3 Recovery Techniques for In-Season Athletes
3 Tips to Help Athletes Recover During the Season
There are certain factors that keep athletes healthy during a long season. This can be a key aspect that many young athletes need more knowledge and education on so they can recovery quickly and perform better. Now a days, all seasons are long no matter what sport you play. Tips for in-season recovery could mean the difference between an average year and a great year.
Over 60% of athletes during the season will miss at least one practice or competition due to an injury.
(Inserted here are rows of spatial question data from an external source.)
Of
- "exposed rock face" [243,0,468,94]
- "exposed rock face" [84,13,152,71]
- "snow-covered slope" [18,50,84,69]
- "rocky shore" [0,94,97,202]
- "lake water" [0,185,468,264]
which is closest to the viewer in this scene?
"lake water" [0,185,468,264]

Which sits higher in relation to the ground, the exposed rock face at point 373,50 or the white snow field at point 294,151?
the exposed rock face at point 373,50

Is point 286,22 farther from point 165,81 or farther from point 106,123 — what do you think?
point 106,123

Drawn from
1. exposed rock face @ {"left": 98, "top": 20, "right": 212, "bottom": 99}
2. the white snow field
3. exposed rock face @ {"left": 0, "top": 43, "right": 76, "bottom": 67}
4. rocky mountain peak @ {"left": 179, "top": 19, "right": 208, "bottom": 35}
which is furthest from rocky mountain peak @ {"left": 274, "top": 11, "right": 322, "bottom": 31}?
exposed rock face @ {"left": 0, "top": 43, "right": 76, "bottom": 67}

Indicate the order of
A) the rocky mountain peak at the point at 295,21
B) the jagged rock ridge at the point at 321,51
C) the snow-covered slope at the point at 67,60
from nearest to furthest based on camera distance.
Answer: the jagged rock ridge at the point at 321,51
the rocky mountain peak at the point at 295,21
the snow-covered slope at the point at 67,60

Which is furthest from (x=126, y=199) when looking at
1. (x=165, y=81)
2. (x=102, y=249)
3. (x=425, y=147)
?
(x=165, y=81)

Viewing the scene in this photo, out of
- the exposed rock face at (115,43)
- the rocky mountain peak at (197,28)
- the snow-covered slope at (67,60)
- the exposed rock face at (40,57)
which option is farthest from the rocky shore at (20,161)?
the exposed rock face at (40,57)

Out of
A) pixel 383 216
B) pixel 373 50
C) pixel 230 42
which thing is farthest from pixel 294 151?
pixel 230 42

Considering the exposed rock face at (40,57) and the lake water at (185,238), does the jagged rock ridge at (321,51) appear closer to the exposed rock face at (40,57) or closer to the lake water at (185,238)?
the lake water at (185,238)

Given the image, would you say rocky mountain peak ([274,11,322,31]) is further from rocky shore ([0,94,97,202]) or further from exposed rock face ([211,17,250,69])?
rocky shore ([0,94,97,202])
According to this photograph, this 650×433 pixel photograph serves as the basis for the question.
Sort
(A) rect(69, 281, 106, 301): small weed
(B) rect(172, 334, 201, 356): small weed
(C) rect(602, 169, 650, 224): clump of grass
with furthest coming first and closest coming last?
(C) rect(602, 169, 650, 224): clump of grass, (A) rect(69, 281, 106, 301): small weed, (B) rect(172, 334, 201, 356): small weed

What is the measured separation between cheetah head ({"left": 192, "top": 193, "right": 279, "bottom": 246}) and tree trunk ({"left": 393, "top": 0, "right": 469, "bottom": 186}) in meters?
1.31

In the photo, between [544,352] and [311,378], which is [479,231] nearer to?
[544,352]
What does this mean? Recovery and reducing the chance of injury should be utmost importance for athletes and coaches. And with concussion protocols becoming more important making sure everyone is physically prepared should be a priority. The athletes that avoid injury will ultimately get more exposure to playing time.
One of these concepts in no better than the other. Incorporating all 3 techniques is the premiere way for athletes for the best athletes to recover. There have been lots of research done in this field primarily because there are billions of dollars that are spent for professional athletes and clubs to perform better. And in-season recovery is one of the biggest separators of the elite organizations and clubs.
These concepts usually separate the athletes that really want to be great and those that want to be athletes for a short period of time. Total commitment to these processes will separate athletes and teams from their competitors. To know more please contact us
Proper Nutrition, Hydration, and Eating Habits allow your body to be at peak performance
- Protein ingestion- 1.5 grams of protein per lb. of body weight. Protein helps tissue recover. Timing of eating this protein is also important. Athletes that protein right after a workout and right before bed can help increase the catabolic breakdown of these protein so that it can be used instead of dispensed out of the body without being used. Consuming protein blends can help the body to increase recovery throughout the day. Different proteins have different rates of breakdown. Some proteins take longer for the body to breakdown which is a good thing over a period of time and other proteins can be broken down and used immediately. Having the proper carb to protein breakdown at the adequate time can help the chance of your body breaking down the proteins and using them as recovery fuel.
- Caloric Intake– Eating enough calories tends to be a major issue an athlete’s eating habits are disturbed going to school. Eating the Calories that help your body and NOT hurt your body is going to be critical. An athlete can burn up to 50% more calories during the season. M&M’s do nothing to help your body recover. What you put in is what you get out. Tips for caloric intake- bring a snack for between classes and a snack for before practice.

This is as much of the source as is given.